When my son was in third grade, his passion for the environment, wildlife, and plants began. A couple of years later, he asked why we have such a big yard and not as many plants we can eat and pollinators to help the bees. I started doing a little research and learned that our pollinators in Ohio and across the globe are being threatened and that without bees and other pollinators, our food supply is seriously being threatened. We’ve made changes in our backyard habits over the years and continue to improve our backyard to help Ohio pollinators.
Does Your Backyard Help Ohio Pollinators?

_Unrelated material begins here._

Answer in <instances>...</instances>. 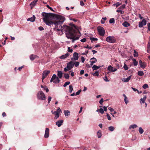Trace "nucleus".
<instances>
[{"label":"nucleus","instance_id":"37","mask_svg":"<svg viewBox=\"0 0 150 150\" xmlns=\"http://www.w3.org/2000/svg\"><path fill=\"white\" fill-rule=\"evenodd\" d=\"M57 76L55 74H54L53 75V76H52V79L53 80H54L55 79H56V77Z\"/></svg>","mask_w":150,"mask_h":150},{"label":"nucleus","instance_id":"40","mask_svg":"<svg viewBox=\"0 0 150 150\" xmlns=\"http://www.w3.org/2000/svg\"><path fill=\"white\" fill-rule=\"evenodd\" d=\"M99 75V73L98 71H96L93 74V75L94 76H98Z\"/></svg>","mask_w":150,"mask_h":150},{"label":"nucleus","instance_id":"46","mask_svg":"<svg viewBox=\"0 0 150 150\" xmlns=\"http://www.w3.org/2000/svg\"><path fill=\"white\" fill-rule=\"evenodd\" d=\"M99 111L101 114H103L104 112V111L103 109L101 108L99 109Z\"/></svg>","mask_w":150,"mask_h":150},{"label":"nucleus","instance_id":"27","mask_svg":"<svg viewBox=\"0 0 150 150\" xmlns=\"http://www.w3.org/2000/svg\"><path fill=\"white\" fill-rule=\"evenodd\" d=\"M49 135V132H45V133L44 135V137L45 138H47Z\"/></svg>","mask_w":150,"mask_h":150},{"label":"nucleus","instance_id":"45","mask_svg":"<svg viewBox=\"0 0 150 150\" xmlns=\"http://www.w3.org/2000/svg\"><path fill=\"white\" fill-rule=\"evenodd\" d=\"M147 26H148V30L149 31H150V23H148L147 24Z\"/></svg>","mask_w":150,"mask_h":150},{"label":"nucleus","instance_id":"49","mask_svg":"<svg viewBox=\"0 0 150 150\" xmlns=\"http://www.w3.org/2000/svg\"><path fill=\"white\" fill-rule=\"evenodd\" d=\"M104 80L106 82L109 81L108 80L107 77L105 76L103 78Z\"/></svg>","mask_w":150,"mask_h":150},{"label":"nucleus","instance_id":"55","mask_svg":"<svg viewBox=\"0 0 150 150\" xmlns=\"http://www.w3.org/2000/svg\"><path fill=\"white\" fill-rule=\"evenodd\" d=\"M84 48H88L89 49H91L92 48L91 47H90L88 45H87V46H84Z\"/></svg>","mask_w":150,"mask_h":150},{"label":"nucleus","instance_id":"33","mask_svg":"<svg viewBox=\"0 0 150 150\" xmlns=\"http://www.w3.org/2000/svg\"><path fill=\"white\" fill-rule=\"evenodd\" d=\"M97 134L98 138H100L102 136V134L101 132H97Z\"/></svg>","mask_w":150,"mask_h":150},{"label":"nucleus","instance_id":"57","mask_svg":"<svg viewBox=\"0 0 150 150\" xmlns=\"http://www.w3.org/2000/svg\"><path fill=\"white\" fill-rule=\"evenodd\" d=\"M81 62L82 63H84L85 61V58L83 56L81 57Z\"/></svg>","mask_w":150,"mask_h":150},{"label":"nucleus","instance_id":"25","mask_svg":"<svg viewBox=\"0 0 150 150\" xmlns=\"http://www.w3.org/2000/svg\"><path fill=\"white\" fill-rule=\"evenodd\" d=\"M64 77L66 79H69V76L68 74L65 73L64 74Z\"/></svg>","mask_w":150,"mask_h":150},{"label":"nucleus","instance_id":"51","mask_svg":"<svg viewBox=\"0 0 150 150\" xmlns=\"http://www.w3.org/2000/svg\"><path fill=\"white\" fill-rule=\"evenodd\" d=\"M81 90H79L76 93L75 95H79L80 94V93L81 92Z\"/></svg>","mask_w":150,"mask_h":150},{"label":"nucleus","instance_id":"54","mask_svg":"<svg viewBox=\"0 0 150 150\" xmlns=\"http://www.w3.org/2000/svg\"><path fill=\"white\" fill-rule=\"evenodd\" d=\"M56 111L58 112V113L59 114L60 112H62L61 110L60 109V108H59Z\"/></svg>","mask_w":150,"mask_h":150},{"label":"nucleus","instance_id":"59","mask_svg":"<svg viewBox=\"0 0 150 150\" xmlns=\"http://www.w3.org/2000/svg\"><path fill=\"white\" fill-rule=\"evenodd\" d=\"M81 41L82 42H84L86 41V39L85 38H84L82 39L81 40Z\"/></svg>","mask_w":150,"mask_h":150},{"label":"nucleus","instance_id":"34","mask_svg":"<svg viewBox=\"0 0 150 150\" xmlns=\"http://www.w3.org/2000/svg\"><path fill=\"white\" fill-rule=\"evenodd\" d=\"M70 83V81L66 82L63 85L64 87H65L67 85H69Z\"/></svg>","mask_w":150,"mask_h":150},{"label":"nucleus","instance_id":"39","mask_svg":"<svg viewBox=\"0 0 150 150\" xmlns=\"http://www.w3.org/2000/svg\"><path fill=\"white\" fill-rule=\"evenodd\" d=\"M142 87L144 89H146V88H148V85L146 84H145Z\"/></svg>","mask_w":150,"mask_h":150},{"label":"nucleus","instance_id":"5","mask_svg":"<svg viewBox=\"0 0 150 150\" xmlns=\"http://www.w3.org/2000/svg\"><path fill=\"white\" fill-rule=\"evenodd\" d=\"M98 30L100 35L103 36L105 33V31L103 27H98Z\"/></svg>","mask_w":150,"mask_h":150},{"label":"nucleus","instance_id":"9","mask_svg":"<svg viewBox=\"0 0 150 150\" xmlns=\"http://www.w3.org/2000/svg\"><path fill=\"white\" fill-rule=\"evenodd\" d=\"M139 64L140 67L143 69L145 68L146 66V63L144 62H143L141 60H139Z\"/></svg>","mask_w":150,"mask_h":150},{"label":"nucleus","instance_id":"32","mask_svg":"<svg viewBox=\"0 0 150 150\" xmlns=\"http://www.w3.org/2000/svg\"><path fill=\"white\" fill-rule=\"evenodd\" d=\"M115 129V128L113 127L110 126L109 127V130L111 131H113Z\"/></svg>","mask_w":150,"mask_h":150},{"label":"nucleus","instance_id":"14","mask_svg":"<svg viewBox=\"0 0 150 150\" xmlns=\"http://www.w3.org/2000/svg\"><path fill=\"white\" fill-rule=\"evenodd\" d=\"M123 26L125 27H127L130 26V24L127 22L125 21L122 24Z\"/></svg>","mask_w":150,"mask_h":150},{"label":"nucleus","instance_id":"36","mask_svg":"<svg viewBox=\"0 0 150 150\" xmlns=\"http://www.w3.org/2000/svg\"><path fill=\"white\" fill-rule=\"evenodd\" d=\"M123 68L125 70H127L128 69V68L127 66L125 64H124Z\"/></svg>","mask_w":150,"mask_h":150},{"label":"nucleus","instance_id":"63","mask_svg":"<svg viewBox=\"0 0 150 150\" xmlns=\"http://www.w3.org/2000/svg\"><path fill=\"white\" fill-rule=\"evenodd\" d=\"M80 5L81 6H83L84 5V3L82 1H80Z\"/></svg>","mask_w":150,"mask_h":150},{"label":"nucleus","instance_id":"56","mask_svg":"<svg viewBox=\"0 0 150 150\" xmlns=\"http://www.w3.org/2000/svg\"><path fill=\"white\" fill-rule=\"evenodd\" d=\"M38 29L40 30H44L42 26H40L38 28Z\"/></svg>","mask_w":150,"mask_h":150},{"label":"nucleus","instance_id":"43","mask_svg":"<svg viewBox=\"0 0 150 150\" xmlns=\"http://www.w3.org/2000/svg\"><path fill=\"white\" fill-rule=\"evenodd\" d=\"M79 64V63L78 62H75V63H74V65H75L76 67H78Z\"/></svg>","mask_w":150,"mask_h":150},{"label":"nucleus","instance_id":"19","mask_svg":"<svg viewBox=\"0 0 150 150\" xmlns=\"http://www.w3.org/2000/svg\"><path fill=\"white\" fill-rule=\"evenodd\" d=\"M132 60L133 61V65L134 66H137L138 64V62L135 59L133 58Z\"/></svg>","mask_w":150,"mask_h":150},{"label":"nucleus","instance_id":"13","mask_svg":"<svg viewBox=\"0 0 150 150\" xmlns=\"http://www.w3.org/2000/svg\"><path fill=\"white\" fill-rule=\"evenodd\" d=\"M131 77L132 76L131 75L129 76L128 77H127V78H123V79H122V80L124 82H128L131 79Z\"/></svg>","mask_w":150,"mask_h":150},{"label":"nucleus","instance_id":"7","mask_svg":"<svg viewBox=\"0 0 150 150\" xmlns=\"http://www.w3.org/2000/svg\"><path fill=\"white\" fill-rule=\"evenodd\" d=\"M74 63L72 61H70L67 64V67L69 69L71 70L74 67Z\"/></svg>","mask_w":150,"mask_h":150},{"label":"nucleus","instance_id":"64","mask_svg":"<svg viewBox=\"0 0 150 150\" xmlns=\"http://www.w3.org/2000/svg\"><path fill=\"white\" fill-rule=\"evenodd\" d=\"M47 6L49 9H50L51 11H53V10L52 9V8L51 7H50L48 5H47Z\"/></svg>","mask_w":150,"mask_h":150},{"label":"nucleus","instance_id":"17","mask_svg":"<svg viewBox=\"0 0 150 150\" xmlns=\"http://www.w3.org/2000/svg\"><path fill=\"white\" fill-rule=\"evenodd\" d=\"M35 18L34 15L31 18H29L27 19L28 21H30L31 22H33L35 21Z\"/></svg>","mask_w":150,"mask_h":150},{"label":"nucleus","instance_id":"2","mask_svg":"<svg viewBox=\"0 0 150 150\" xmlns=\"http://www.w3.org/2000/svg\"><path fill=\"white\" fill-rule=\"evenodd\" d=\"M78 27L74 25L73 24L72 27L64 25L63 26H61L60 28H57V31H60L59 34L62 35L63 34V31L65 32L66 37L68 39H72V42L79 39V37L75 36L78 33V30H77Z\"/></svg>","mask_w":150,"mask_h":150},{"label":"nucleus","instance_id":"6","mask_svg":"<svg viewBox=\"0 0 150 150\" xmlns=\"http://www.w3.org/2000/svg\"><path fill=\"white\" fill-rule=\"evenodd\" d=\"M146 24V19L144 18L142 21H140L139 23V26L140 28L142 27L144 25H145Z\"/></svg>","mask_w":150,"mask_h":150},{"label":"nucleus","instance_id":"22","mask_svg":"<svg viewBox=\"0 0 150 150\" xmlns=\"http://www.w3.org/2000/svg\"><path fill=\"white\" fill-rule=\"evenodd\" d=\"M137 74L139 76H142L144 75V73L142 71H139L137 72Z\"/></svg>","mask_w":150,"mask_h":150},{"label":"nucleus","instance_id":"48","mask_svg":"<svg viewBox=\"0 0 150 150\" xmlns=\"http://www.w3.org/2000/svg\"><path fill=\"white\" fill-rule=\"evenodd\" d=\"M68 51L69 52H73V50L72 49H71L70 47H68Z\"/></svg>","mask_w":150,"mask_h":150},{"label":"nucleus","instance_id":"52","mask_svg":"<svg viewBox=\"0 0 150 150\" xmlns=\"http://www.w3.org/2000/svg\"><path fill=\"white\" fill-rule=\"evenodd\" d=\"M88 50H86L85 51V52L83 53H82V54L83 55H86L88 53Z\"/></svg>","mask_w":150,"mask_h":150},{"label":"nucleus","instance_id":"53","mask_svg":"<svg viewBox=\"0 0 150 150\" xmlns=\"http://www.w3.org/2000/svg\"><path fill=\"white\" fill-rule=\"evenodd\" d=\"M103 101V98H101L99 101V103L100 105H102Z\"/></svg>","mask_w":150,"mask_h":150},{"label":"nucleus","instance_id":"29","mask_svg":"<svg viewBox=\"0 0 150 150\" xmlns=\"http://www.w3.org/2000/svg\"><path fill=\"white\" fill-rule=\"evenodd\" d=\"M109 22L110 23H114L115 22L114 19V18H112L110 19L109 20Z\"/></svg>","mask_w":150,"mask_h":150},{"label":"nucleus","instance_id":"47","mask_svg":"<svg viewBox=\"0 0 150 150\" xmlns=\"http://www.w3.org/2000/svg\"><path fill=\"white\" fill-rule=\"evenodd\" d=\"M106 116H107V117L108 118V120H111V117L110 116L109 114H108V113H107Z\"/></svg>","mask_w":150,"mask_h":150},{"label":"nucleus","instance_id":"8","mask_svg":"<svg viewBox=\"0 0 150 150\" xmlns=\"http://www.w3.org/2000/svg\"><path fill=\"white\" fill-rule=\"evenodd\" d=\"M50 73V71H44L42 73V81L43 82V80L45 79L47 75Z\"/></svg>","mask_w":150,"mask_h":150},{"label":"nucleus","instance_id":"23","mask_svg":"<svg viewBox=\"0 0 150 150\" xmlns=\"http://www.w3.org/2000/svg\"><path fill=\"white\" fill-rule=\"evenodd\" d=\"M70 112L68 110H64V113L65 116H68L70 114Z\"/></svg>","mask_w":150,"mask_h":150},{"label":"nucleus","instance_id":"30","mask_svg":"<svg viewBox=\"0 0 150 150\" xmlns=\"http://www.w3.org/2000/svg\"><path fill=\"white\" fill-rule=\"evenodd\" d=\"M73 90V86L72 85H70L69 86V91L71 93Z\"/></svg>","mask_w":150,"mask_h":150},{"label":"nucleus","instance_id":"44","mask_svg":"<svg viewBox=\"0 0 150 150\" xmlns=\"http://www.w3.org/2000/svg\"><path fill=\"white\" fill-rule=\"evenodd\" d=\"M51 112L52 114H54L55 115H56L57 114H59L58 112H56V111H53V110H52L51 111Z\"/></svg>","mask_w":150,"mask_h":150},{"label":"nucleus","instance_id":"26","mask_svg":"<svg viewBox=\"0 0 150 150\" xmlns=\"http://www.w3.org/2000/svg\"><path fill=\"white\" fill-rule=\"evenodd\" d=\"M137 126L135 125H130V126L129 127V129H130L131 128H133L134 129V128H136L137 127Z\"/></svg>","mask_w":150,"mask_h":150},{"label":"nucleus","instance_id":"21","mask_svg":"<svg viewBox=\"0 0 150 150\" xmlns=\"http://www.w3.org/2000/svg\"><path fill=\"white\" fill-rule=\"evenodd\" d=\"M101 66H97L96 65H94L92 67V68L93 69V70H96L99 69Z\"/></svg>","mask_w":150,"mask_h":150},{"label":"nucleus","instance_id":"4","mask_svg":"<svg viewBox=\"0 0 150 150\" xmlns=\"http://www.w3.org/2000/svg\"><path fill=\"white\" fill-rule=\"evenodd\" d=\"M106 41L110 43H115L116 42L115 38L113 36H110L107 37L106 39Z\"/></svg>","mask_w":150,"mask_h":150},{"label":"nucleus","instance_id":"38","mask_svg":"<svg viewBox=\"0 0 150 150\" xmlns=\"http://www.w3.org/2000/svg\"><path fill=\"white\" fill-rule=\"evenodd\" d=\"M116 11L117 12L120 13L121 14H123L124 12V11L121 10H117Z\"/></svg>","mask_w":150,"mask_h":150},{"label":"nucleus","instance_id":"12","mask_svg":"<svg viewBox=\"0 0 150 150\" xmlns=\"http://www.w3.org/2000/svg\"><path fill=\"white\" fill-rule=\"evenodd\" d=\"M63 122V121L62 120H59L57 122H56V125L59 127L62 125Z\"/></svg>","mask_w":150,"mask_h":150},{"label":"nucleus","instance_id":"31","mask_svg":"<svg viewBox=\"0 0 150 150\" xmlns=\"http://www.w3.org/2000/svg\"><path fill=\"white\" fill-rule=\"evenodd\" d=\"M90 39L92 42L93 41H97L98 40L97 38H90Z\"/></svg>","mask_w":150,"mask_h":150},{"label":"nucleus","instance_id":"1","mask_svg":"<svg viewBox=\"0 0 150 150\" xmlns=\"http://www.w3.org/2000/svg\"><path fill=\"white\" fill-rule=\"evenodd\" d=\"M43 17V21L46 24L50 27L52 26L53 25L55 26V28L54 30L57 31V28H60V26L63 23L65 20L64 17L60 15L54 14L45 12H42V14Z\"/></svg>","mask_w":150,"mask_h":150},{"label":"nucleus","instance_id":"61","mask_svg":"<svg viewBox=\"0 0 150 150\" xmlns=\"http://www.w3.org/2000/svg\"><path fill=\"white\" fill-rule=\"evenodd\" d=\"M84 73V70H81V71L80 74L81 75H82Z\"/></svg>","mask_w":150,"mask_h":150},{"label":"nucleus","instance_id":"35","mask_svg":"<svg viewBox=\"0 0 150 150\" xmlns=\"http://www.w3.org/2000/svg\"><path fill=\"white\" fill-rule=\"evenodd\" d=\"M125 4H123L119 8V9H123L125 8Z\"/></svg>","mask_w":150,"mask_h":150},{"label":"nucleus","instance_id":"62","mask_svg":"<svg viewBox=\"0 0 150 150\" xmlns=\"http://www.w3.org/2000/svg\"><path fill=\"white\" fill-rule=\"evenodd\" d=\"M124 101L125 102V103L126 104H127L128 103V99H125Z\"/></svg>","mask_w":150,"mask_h":150},{"label":"nucleus","instance_id":"15","mask_svg":"<svg viewBox=\"0 0 150 150\" xmlns=\"http://www.w3.org/2000/svg\"><path fill=\"white\" fill-rule=\"evenodd\" d=\"M69 55V54L68 53L64 55H63L59 57L61 59H64L67 57Z\"/></svg>","mask_w":150,"mask_h":150},{"label":"nucleus","instance_id":"28","mask_svg":"<svg viewBox=\"0 0 150 150\" xmlns=\"http://www.w3.org/2000/svg\"><path fill=\"white\" fill-rule=\"evenodd\" d=\"M122 4L121 3H119V2H117L115 4H113V6H115L117 8L119 6H120V5H121V4Z\"/></svg>","mask_w":150,"mask_h":150},{"label":"nucleus","instance_id":"42","mask_svg":"<svg viewBox=\"0 0 150 150\" xmlns=\"http://www.w3.org/2000/svg\"><path fill=\"white\" fill-rule=\"evenodd\" d=\"M140 101L141 103L142 102L143 103H145V104L146 105V107L147 104H146V103H145V100H142V98H141L140 99Z\"/></svg>","mask_w":150,"mask_h":150},{"label":"nucleus","instance_id":"41","mask_svg":"<svg viewBox=\"0 0 150 150\" xmlns=\"http://www.w3.org/2000/svg\"><path fill=\"white\" fill-rule=\"evenodd\" d=\"M44 90L46 91V92L47 93L49 91V89L46 86H44Z\"/></svg>","mask_w":150,"mask_h":150},{"label":"nucleus","instance_id":"18","mask_svg":"<svg viewBox=\"0 0 150 150\" xmlns=\"http://www.w3.org/2000/svg\"><path fill=\"white\" fill-rule=\"evenodd\" d=\"M97 61V60L94 57H93L90 59V62L95 63Z\"/></svg>","mask_w":150,"mask_h":150},{"label":"nucleus","instance_id":"10","mask_svg":"<svg viewBox=\"0 0 150 150\" xmlns=\"http://www.w3.org/2000/svg\"><path fill=\"white\" fill-rule=\"evenodd\" d=\"M108 69L109 70V71L112 72L116 71L117 70L116 69L114 68L110 65L108 67Z\"/></svg>","mask_w":150,"mask_h":150},{"label":"nucleus","instance_id":"20","mask_svg":"<svg viewBox=\"0 0 150 150\" xmlns=\"http://www.w3.org/2000/svg\"><path fill=\"white\" fill-rule=\"evenodd\" d=\"M53 82L54 83H59L60 82V80L58 77H57L54 80Z\"/></svg>","mask_w":150,"mask_h":150},{"label":"nucleus","instance_id":"24","mask_svg":"<svg viewBox=\"0 0 150 150\" xmlns=\"http://www.w3.org/2000/svg\"><path fill=\"white\" fill-rule=\"evenodd\" d=\"M36 57V56L32 54L30 56V58L31 60H33Z\"/></svg>","mask_w":150,"mask_h":150},{"label":"nucleus","instance_id":"50","mask_svg":"<svg viewBox=\"0 0 150 150\" xmlns=\"http://www.w3.org/2000/svg\"><path fill=\"white\" fill-rule=\"evenodd\" d=\"M59 114H57L54 117V119H57L59 117Z\"/></svg>","mask_w":150,"mask_h":150},{"label":"nucleus","instance_id":"58","mask_svg":"<svg viewBox=\"0 0 150 150\" xmlns=\"http://www.w3.org/2000/svg\"><path fill=\"white\" fill-rule=\"evenodd\" d=\"M52 99V98L50 96H49L48 97V103H50L51 100Z\"/></svg>","mask_w":150,"mask_h":150},{"label":"nucleus","instance_id":"16","mask_svg":"<svg viewBox=\"0 0 150 150\" xmlns=\"http://www.w3.org/2000/svg\"><path fill=\"white\" fill-rule=\"evenodd\" d=\"M57 76L60 78H61L62 77V73L61 71H58Z\"/></svg>","mask_w":150,"mask_h":150},{"label":"nucleus","instance_id":"60","mask_svg":"<svg viewBox=\"0 0 150 150\" xmlns=\"http://www.w3.org/2000/svg\"><path fill=\"white\" fill-rule=\"evenodd\" d=\"M147 48H150V39H149V41L148 44Z\"/></svg>","mask_w":150,"mask_h":150},{"label":"nucleus","instance_id":"3","mask_svg":"<svg viewBox=\"0 0 150 150\" xmlns=\"http://www.w3.org/2000/svg\"><path fill=\"white\" fill-rule=\"evenodd\" d=\"M37 98L38 99L45 100L46 97L44 93L42 91H40L37 94Z\"/></svg>","mask_w":150,"mask_h":150},{"label":"nucleus","instance_id":"11","mask_svg":"<svg viewBox=\"0 0 150 150\" xmlns=\"http://www.w3.org/2000/svg\"><path fill=\"white\" fill-rule=\"evenodd\" d=\"M74 59L75 60H77L79 59V54L78 53L75 52L73 55Z\"/></svg>","mask_w":150,"mask_h":150}]
</instances>
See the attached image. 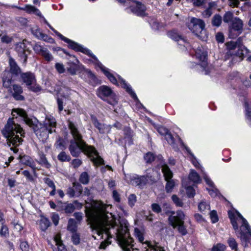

June is National Pollinators Month which is perfect timing since it’s finally warm enough in Ohio to get outside and garden. We will be making all sorts of decisions in June regarding our lawn care, whether to plant a vegetable garden or not, what flowers to plant, etc. It’s also a great opportunity to do more in your backyard to support pollinators. Butterflies, moths, beetles, bees, flies, bats, and hummingbirds rely on our backyards and other community green spaces for food and shelter…and we rely on them, too!
Did you know?
• 35% of the world’s crops exists because of pollinators – especially our favorites like apples, blueberries, pumpkins, and watermelon!
• 80% of the world’s flowering plants depend on pollinators to reproduce
• More than 3,500 species of native bees help increase crop yields
How to help Ohio Pollinators
You can help Ohio pollinators in your own backyard by selecting flowering plants that thrive in your yard’s conditions. Consider the following when choosing your plants: climate zone, soil type, sun/shade ratio, and average rainfall. Growing native plants adds beauty and important habitats for wildlife, especially for pollinators.
Another way to help pollinators in your backyard? Plant a healthy balance of grasses, garden flowers, shrubs, and trees. My favorites are butterfly milkweed, purple coneflower, prairie dropseed grass, black-eyed susans (Metro parks does a great job planting native flowers).
To learn more about how to attract pollinators to your backyard to save them and our food supply, check out this infographic from TurfMutt or go to www.turfmutt.com.
My final thought
When kids talk about what they are passionate about and you respond with action, it shows them that what they say is important. For my family, encouraging our kids’ passions not only helps the environment in this case but has helped mold our kids into who they are and what they do in the future. My son is leaning toward environmental science when he graduates next year. I feel like if we didn’t encourage him in his passion early on and continue to prune that with our own actions, then that passion may have faded.
Also, even a small backyard garden can make a big difference. Small changes count and can build up on each other to become big things. Start off this summer by adding a few plants here or there – now is the perfect time to split your perennials so share with friends or ask a friend for them to split some for you.